Rauchen

Die E-Zigarettenbranche klagt gegen die Steuer auf E-Zigaretten

Christian Rath

Von Christian Rath

Mo, 04. Juli 2022 um 13:42 Uhr

Wirtschaft

Seit dem 1. Juli muss auf E-Zigaretten Tabaksteuer bezahlt werden. Der Branchenverband "Bündnis für tabakfreien Genuß" geht gerichtlich dagegen vor. Er sieht falsche Lenkungssignale.

Anders als bei herkömmlichen Zigaretten wird bei E-Zigaretten kein Tabak verbrannt. Vielmehr wird mit einer Heizwendel eine meist aromatisierte nikotinhaltige Flüssigkeit ("Liquid") erwärmt und der Dampf inhaliert. Der Umsatz mit E-Zigaretten betrug in Deutschland im Jahr 2021 rund 280 Millionen Euro, das ist deutlich weniger als während des Hypes im Jahr 2018 (550 Millionen Euro) und sehr viel weniger als der Umsatz der konventionellen Tabakindustrie (29,4 Milliarden Euro). Zwei Prozent der jugendlichen und erwachsenen Deutschen nutzen gelegentlich E-Zigaretten, bei normalen Zigaretten liegt der Anteil aktuell bei 32,2 Prozent.

Bisher unterlagen E-Zigaretten überhaupt nicht der Tabaksteuer. Das änderte der Bundestag jedoch im Juni 2021 mit dem Tabaksteuer-Modernisierungsgesetz. Ab dem 1. Juli 2022 fallen 16 Cent Tabaksteuer pro Milliliter Liquid an. Bis 2026 wird sich die Steuer in drei Schritten auf 32 Cent erhöhen. Ein üblicher 10-Milliliter-Liquid-Behälter würde dann statt der derzeit üblichen 4,95 Euro etwa 8,75 Euro kosten, hat der Verband berechnet.

Beschlossen wurde das Gesetz mit den Stimmen der damaligen Koalition aus CDU/CSU und SPD. Ihr ging es darum, Jugendliche vom Einstieg in die Nikotinsucht abzuhalten. Dagegen betonten vor allem FDP und Grüne, dass durch die massive Preiserhöhung der Umstieg von Rauchern auf die ungefährlicheren E-Zigaretten behindert werde.
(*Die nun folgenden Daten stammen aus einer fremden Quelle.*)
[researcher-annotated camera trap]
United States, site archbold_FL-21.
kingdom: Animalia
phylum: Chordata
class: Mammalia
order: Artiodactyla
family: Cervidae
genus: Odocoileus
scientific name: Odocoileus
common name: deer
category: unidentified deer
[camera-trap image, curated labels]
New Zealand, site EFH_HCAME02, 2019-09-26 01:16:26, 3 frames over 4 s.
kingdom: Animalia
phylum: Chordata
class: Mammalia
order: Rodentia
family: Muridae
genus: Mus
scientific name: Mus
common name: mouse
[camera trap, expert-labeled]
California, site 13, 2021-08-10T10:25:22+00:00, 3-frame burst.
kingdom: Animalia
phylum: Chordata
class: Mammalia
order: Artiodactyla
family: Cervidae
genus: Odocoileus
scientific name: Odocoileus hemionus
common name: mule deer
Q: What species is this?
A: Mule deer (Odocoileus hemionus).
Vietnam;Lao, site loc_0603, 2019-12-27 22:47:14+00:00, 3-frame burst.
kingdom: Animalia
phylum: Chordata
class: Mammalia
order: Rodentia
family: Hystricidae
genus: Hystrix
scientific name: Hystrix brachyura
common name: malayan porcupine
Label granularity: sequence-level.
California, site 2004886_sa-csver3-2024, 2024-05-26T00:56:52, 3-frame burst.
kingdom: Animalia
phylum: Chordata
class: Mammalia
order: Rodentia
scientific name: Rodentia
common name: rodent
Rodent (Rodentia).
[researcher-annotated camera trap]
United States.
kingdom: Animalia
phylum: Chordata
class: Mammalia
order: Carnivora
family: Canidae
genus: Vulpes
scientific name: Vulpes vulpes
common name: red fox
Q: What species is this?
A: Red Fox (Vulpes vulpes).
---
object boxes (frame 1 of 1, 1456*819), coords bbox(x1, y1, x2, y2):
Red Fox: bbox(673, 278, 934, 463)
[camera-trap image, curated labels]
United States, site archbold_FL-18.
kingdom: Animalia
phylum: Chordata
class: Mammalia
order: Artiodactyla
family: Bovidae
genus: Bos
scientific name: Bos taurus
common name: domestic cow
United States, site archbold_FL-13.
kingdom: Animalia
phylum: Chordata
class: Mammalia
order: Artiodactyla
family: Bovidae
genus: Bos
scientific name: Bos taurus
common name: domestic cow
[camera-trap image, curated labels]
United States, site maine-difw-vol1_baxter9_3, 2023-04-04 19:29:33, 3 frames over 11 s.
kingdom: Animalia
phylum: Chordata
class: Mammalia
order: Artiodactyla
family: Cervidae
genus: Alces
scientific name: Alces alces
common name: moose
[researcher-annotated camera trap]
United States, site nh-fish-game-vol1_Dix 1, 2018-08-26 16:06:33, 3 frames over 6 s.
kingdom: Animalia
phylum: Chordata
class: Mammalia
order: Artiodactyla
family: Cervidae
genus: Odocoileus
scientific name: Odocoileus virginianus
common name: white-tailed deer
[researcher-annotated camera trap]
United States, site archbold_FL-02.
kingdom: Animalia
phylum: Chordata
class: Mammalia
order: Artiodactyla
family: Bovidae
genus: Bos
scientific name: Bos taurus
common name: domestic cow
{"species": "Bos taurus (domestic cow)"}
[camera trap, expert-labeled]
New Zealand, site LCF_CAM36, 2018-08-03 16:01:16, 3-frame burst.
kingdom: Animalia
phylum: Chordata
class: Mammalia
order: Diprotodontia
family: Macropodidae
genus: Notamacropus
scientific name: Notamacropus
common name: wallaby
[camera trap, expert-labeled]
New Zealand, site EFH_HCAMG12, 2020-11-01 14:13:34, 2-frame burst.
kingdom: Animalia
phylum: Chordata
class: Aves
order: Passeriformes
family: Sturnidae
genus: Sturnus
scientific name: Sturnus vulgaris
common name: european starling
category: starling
Je schädlicher der Konsum, desto höher die Tabaksteuer

Ähnlich argumentiert nun auch das Branchenbündnis in seiner Verfassungsbeschwerde; die Höhe der Steuer für E-Zigaretten setze falsche Lenkungssignale. Aus dem Gleichheitssatz des Grundgesetzes ergebe sich die Formel: "Je schädlicher der Konsum, desto höher muss die Tabaksteuer sein".

Außerdem sei die Besteuerung von Tabak-Ersatz "objektiv ungeeignet", so die Kläger, weil die Konsumenten auf unbesteuerte Aromen und Lebensmittel-Zusatzstoffe ausweichen können, denen sie nur noch Nikotin-Lösung beifügen müssen. Preiserhöhung wird erst peu à peu am Markt spürbar, da die Händler bereits eingekaufte Ware noch steuerfrei verkaufen können. Dementsprechend kommt es derzeit zu Hamsterkäufen.



Raucher konventioneller Zigaretten könnten Schwierigkeiten haben, ihre üblichen Zigarettenmarken zu kaufen. Tabakkonzerne haben Lieferprobleme, so dass weniger Ware in den Handel kommt, als bestellt ist. Die angespannte Lage habe sich verschlechtert, sagte ein Vertreter des Tabak-Großhändlers Dietz.